GETOONDE TEKST
€27 miljoen nodig voor sneller verduurzamen veehouderij
Zes provincies (Drenthe, Overijssel, Utrecht, Limburg, Noord-Brabant en Gelderland) en vijf veehouderijsectoren willen samen nieuwe innovatieve maatregelen en technologie ontwikkelen om de verduurzaming van de veehouderij te versnellen en daarmee een flinke stap vooruit maken in het stikstof- en klimaatvraagstuk. Provincies en sectoren starten met 50 pilots om snel inzichtelijk te maken welke maatregelen substantieel bijdragen aan het verminderen van uitstoot. De pilots leveren kennis en ervaring op die een plek kunnen krijgen in nieuwe wet- en regelgeving
Provincies en sectoren dragen ook bij
Om dit mogelijk te maken vragen de provincies €27 miljoen van het Rijk. Op de korte termijn is 8,5 miljoen nodig om zo snel mogelijk en in ieder geval dit jaar al te kunnen beginnen met de 50 pilots. In totaal is zo’n €58 miljoen nodig. Provincies dragen zelf ook bij, net als de sectoren.
Toezegging
Minister Adema van Landbouw, Natuur en Voedselkwaliteit (LNV) en minister Van der Wal voor Natuur en Stikstof zijn positief over de plannen. Minister Adema constateert dat het initiatief goed aansluit bij zijn beleid. De bewindspersonen gaven aan te willen verkennen of en hoe het Rijk een bijdrage kan leveren aan de pilots. Het voorstel van de provincies en de 5 sectoren kan een waardevolle bijdrage leveren aan het Landbouwakkoord, aldus minister Adema van LNV. Alle partijen (Rijk, provincies en veehouderijsectoren) zien dat innovatie, naast bijvoorbeeld extensivering, onmisbaar is om te verduurzamen en de uitstoot terug te dringen. Juist ook om perspectief te geven aan de bedrijven die doorgaan.

OPDRACHT
Vat de tekst over de verduurzaming van de veehouderij hierboven samen in twee zinnen, alsjeblieft.

GEGEVENS
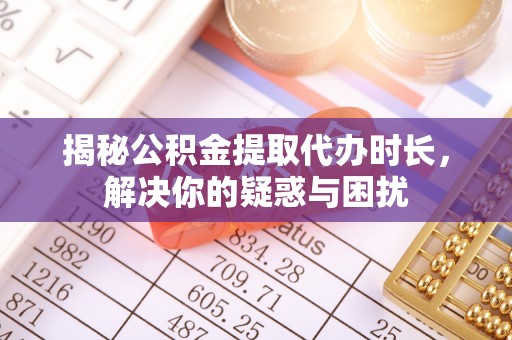 珠晖揭秘公积金提取代办时长，解决你的疑惑与困扰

ANTWOORD
Zes provincies en vijf veehouderijsectoren willen met 50 pilots nieuwe innovatieve maatregelen en technologie ontwikkelen om de verduurzaming van de veehouderij te versnellen. Daarvoor vragen de provincies €27 miljoen van het Rijk, en de ministers Adema en Van der Wal zijn positief en willen verkennen of en hoe het Rijk aan de pilots kan bijdragen.